The Truth Shall Set You Free


My Mom, a person of deep faith, on more than one occasion assured me while I was growing up that if I would only fess-up to my alleged youthful indiscretions, my life would improve. Seems my Mom and the Federal Trade Commission have the same instruction manual. In the first major change in endorsement rules in nearly 30 years, the FTC’s new transparency rules apply to bloggers and user generated content.

While there is some wailing and gnashing of teeth, the Commission’s rules for disclosing endorsements are really common sense and in keeping with the best practices of social networking. Transparency is at the heart of the new rules and bloggers and content creators who remember that will be fine.

Those who don’t may get to contribute $11,000 to the federal treasury.

If you’re a blogger or you create content for social media, all you have to do to comply is disclose you are being paid or provided with free product in exchange for your words or pictures.
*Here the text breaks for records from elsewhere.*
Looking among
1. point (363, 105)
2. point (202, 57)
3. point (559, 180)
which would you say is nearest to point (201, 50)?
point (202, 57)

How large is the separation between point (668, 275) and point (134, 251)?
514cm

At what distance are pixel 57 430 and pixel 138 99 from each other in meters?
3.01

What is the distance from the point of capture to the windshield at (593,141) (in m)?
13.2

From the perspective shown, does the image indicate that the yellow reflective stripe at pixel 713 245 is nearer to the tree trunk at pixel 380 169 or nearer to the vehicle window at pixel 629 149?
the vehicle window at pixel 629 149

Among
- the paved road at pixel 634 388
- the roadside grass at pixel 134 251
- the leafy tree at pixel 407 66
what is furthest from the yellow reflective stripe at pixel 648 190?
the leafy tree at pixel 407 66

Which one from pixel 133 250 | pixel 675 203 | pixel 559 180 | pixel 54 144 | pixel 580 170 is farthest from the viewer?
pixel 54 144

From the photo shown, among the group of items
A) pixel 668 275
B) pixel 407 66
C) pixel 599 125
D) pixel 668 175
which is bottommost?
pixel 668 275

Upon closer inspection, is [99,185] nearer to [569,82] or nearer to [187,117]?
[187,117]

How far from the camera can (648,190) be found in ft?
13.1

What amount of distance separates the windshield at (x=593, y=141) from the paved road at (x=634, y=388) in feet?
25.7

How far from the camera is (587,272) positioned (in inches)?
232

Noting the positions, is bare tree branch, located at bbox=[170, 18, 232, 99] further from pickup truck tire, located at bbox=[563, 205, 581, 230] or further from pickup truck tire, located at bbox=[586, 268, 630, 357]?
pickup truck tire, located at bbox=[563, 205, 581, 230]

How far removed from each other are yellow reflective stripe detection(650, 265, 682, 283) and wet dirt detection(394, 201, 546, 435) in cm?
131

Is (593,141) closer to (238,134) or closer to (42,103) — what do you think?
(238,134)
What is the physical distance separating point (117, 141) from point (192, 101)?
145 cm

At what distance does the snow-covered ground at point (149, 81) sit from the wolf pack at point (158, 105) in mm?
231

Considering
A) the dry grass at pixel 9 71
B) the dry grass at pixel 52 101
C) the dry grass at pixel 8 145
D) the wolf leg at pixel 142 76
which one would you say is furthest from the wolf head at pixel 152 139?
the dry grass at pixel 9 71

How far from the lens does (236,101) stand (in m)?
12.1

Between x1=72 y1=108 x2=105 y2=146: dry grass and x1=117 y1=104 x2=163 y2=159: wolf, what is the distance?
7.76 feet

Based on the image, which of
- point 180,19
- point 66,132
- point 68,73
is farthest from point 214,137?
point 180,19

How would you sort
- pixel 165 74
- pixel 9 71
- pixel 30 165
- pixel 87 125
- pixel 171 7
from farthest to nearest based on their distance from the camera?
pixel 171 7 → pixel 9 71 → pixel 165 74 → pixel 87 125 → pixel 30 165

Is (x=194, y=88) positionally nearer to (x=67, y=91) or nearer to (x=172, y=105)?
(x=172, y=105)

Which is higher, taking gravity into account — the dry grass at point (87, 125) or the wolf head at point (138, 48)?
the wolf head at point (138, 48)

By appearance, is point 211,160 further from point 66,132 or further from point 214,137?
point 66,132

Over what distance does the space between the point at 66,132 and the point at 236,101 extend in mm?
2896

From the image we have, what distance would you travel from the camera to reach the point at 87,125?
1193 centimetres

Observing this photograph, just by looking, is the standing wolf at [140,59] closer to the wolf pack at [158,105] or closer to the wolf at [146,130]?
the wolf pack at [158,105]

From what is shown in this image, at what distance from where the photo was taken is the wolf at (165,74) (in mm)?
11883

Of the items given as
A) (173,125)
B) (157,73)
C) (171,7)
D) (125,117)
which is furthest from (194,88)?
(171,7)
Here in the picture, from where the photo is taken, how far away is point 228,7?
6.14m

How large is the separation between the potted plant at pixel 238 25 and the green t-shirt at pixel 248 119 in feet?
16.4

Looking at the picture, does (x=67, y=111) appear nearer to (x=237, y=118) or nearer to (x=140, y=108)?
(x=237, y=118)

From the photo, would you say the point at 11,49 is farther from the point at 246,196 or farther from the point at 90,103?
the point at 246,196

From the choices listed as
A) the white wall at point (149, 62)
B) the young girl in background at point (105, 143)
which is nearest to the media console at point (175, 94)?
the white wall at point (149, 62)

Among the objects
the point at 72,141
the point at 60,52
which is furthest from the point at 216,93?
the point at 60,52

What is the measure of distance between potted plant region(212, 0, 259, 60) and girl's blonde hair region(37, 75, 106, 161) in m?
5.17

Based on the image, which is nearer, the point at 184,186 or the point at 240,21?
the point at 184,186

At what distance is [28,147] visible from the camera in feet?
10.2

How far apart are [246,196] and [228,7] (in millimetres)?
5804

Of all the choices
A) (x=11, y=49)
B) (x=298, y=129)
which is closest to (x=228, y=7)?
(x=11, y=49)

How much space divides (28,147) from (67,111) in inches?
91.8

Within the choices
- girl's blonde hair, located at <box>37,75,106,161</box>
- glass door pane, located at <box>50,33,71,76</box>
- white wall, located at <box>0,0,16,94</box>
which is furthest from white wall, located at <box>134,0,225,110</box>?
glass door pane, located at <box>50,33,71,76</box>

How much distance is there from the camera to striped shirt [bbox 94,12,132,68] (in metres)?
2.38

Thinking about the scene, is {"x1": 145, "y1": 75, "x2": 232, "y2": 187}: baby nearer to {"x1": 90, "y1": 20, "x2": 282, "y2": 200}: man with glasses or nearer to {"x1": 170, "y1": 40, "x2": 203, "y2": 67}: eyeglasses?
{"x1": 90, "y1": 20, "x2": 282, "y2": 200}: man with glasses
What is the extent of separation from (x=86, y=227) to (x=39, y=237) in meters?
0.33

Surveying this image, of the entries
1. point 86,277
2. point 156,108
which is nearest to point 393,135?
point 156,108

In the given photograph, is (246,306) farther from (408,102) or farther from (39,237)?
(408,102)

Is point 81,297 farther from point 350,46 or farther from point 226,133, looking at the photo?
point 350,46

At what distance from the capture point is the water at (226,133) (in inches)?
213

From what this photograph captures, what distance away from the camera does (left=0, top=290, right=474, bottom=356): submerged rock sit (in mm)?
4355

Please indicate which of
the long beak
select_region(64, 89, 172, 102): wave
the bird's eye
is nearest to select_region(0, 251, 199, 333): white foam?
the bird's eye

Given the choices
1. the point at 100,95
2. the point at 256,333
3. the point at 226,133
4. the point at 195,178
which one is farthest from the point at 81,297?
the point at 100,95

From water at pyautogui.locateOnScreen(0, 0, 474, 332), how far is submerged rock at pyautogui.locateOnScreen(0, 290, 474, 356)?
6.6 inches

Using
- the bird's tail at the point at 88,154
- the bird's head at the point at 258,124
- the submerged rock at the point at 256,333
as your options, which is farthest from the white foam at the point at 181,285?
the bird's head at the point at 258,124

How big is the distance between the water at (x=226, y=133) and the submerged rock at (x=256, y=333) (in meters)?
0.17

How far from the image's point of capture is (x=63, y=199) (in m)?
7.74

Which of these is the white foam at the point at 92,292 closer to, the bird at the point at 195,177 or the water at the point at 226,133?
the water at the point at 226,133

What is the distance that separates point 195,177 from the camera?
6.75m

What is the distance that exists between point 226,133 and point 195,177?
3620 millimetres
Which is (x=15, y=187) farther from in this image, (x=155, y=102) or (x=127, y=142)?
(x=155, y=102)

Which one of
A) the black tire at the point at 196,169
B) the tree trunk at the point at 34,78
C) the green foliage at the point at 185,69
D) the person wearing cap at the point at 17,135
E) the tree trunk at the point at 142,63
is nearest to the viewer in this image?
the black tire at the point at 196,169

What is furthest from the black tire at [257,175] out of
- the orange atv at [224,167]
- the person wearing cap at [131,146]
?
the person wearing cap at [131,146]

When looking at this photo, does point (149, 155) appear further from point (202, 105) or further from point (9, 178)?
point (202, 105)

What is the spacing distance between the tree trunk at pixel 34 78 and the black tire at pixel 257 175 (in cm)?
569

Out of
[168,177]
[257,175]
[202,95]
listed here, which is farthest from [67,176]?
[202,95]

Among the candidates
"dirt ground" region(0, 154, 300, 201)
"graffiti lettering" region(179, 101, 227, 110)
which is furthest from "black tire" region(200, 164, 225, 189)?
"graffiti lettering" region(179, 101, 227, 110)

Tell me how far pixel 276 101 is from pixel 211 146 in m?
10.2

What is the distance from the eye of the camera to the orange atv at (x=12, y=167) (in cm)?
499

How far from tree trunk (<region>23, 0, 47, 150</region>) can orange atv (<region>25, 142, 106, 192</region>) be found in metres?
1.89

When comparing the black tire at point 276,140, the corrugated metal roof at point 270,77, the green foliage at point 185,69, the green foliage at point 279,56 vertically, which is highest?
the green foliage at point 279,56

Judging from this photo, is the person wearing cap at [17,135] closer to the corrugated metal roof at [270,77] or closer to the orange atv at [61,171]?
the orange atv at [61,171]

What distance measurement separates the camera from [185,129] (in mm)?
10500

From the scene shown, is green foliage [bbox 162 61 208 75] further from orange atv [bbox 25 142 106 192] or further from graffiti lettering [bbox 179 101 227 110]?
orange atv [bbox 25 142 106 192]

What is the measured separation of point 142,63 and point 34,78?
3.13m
Most legitimate content creators do that now, but the FTC rule is a good reminder that transparency is the currency of the social media realm.

If, though, you’re rating products for hire, ghost tweeting or blogging for hire without revealing your sugar parent, then the new rules are trouble for you.

This is when my Mom would tell me that “be sure your sins will find you.” This time, though, it will be federal regulators who are watching.

P.S. – Mom, it’s possible I did relocate the neighbor’s fake pink flamingos from their yard in 1980. It’s been so long ago, I just don’t recall.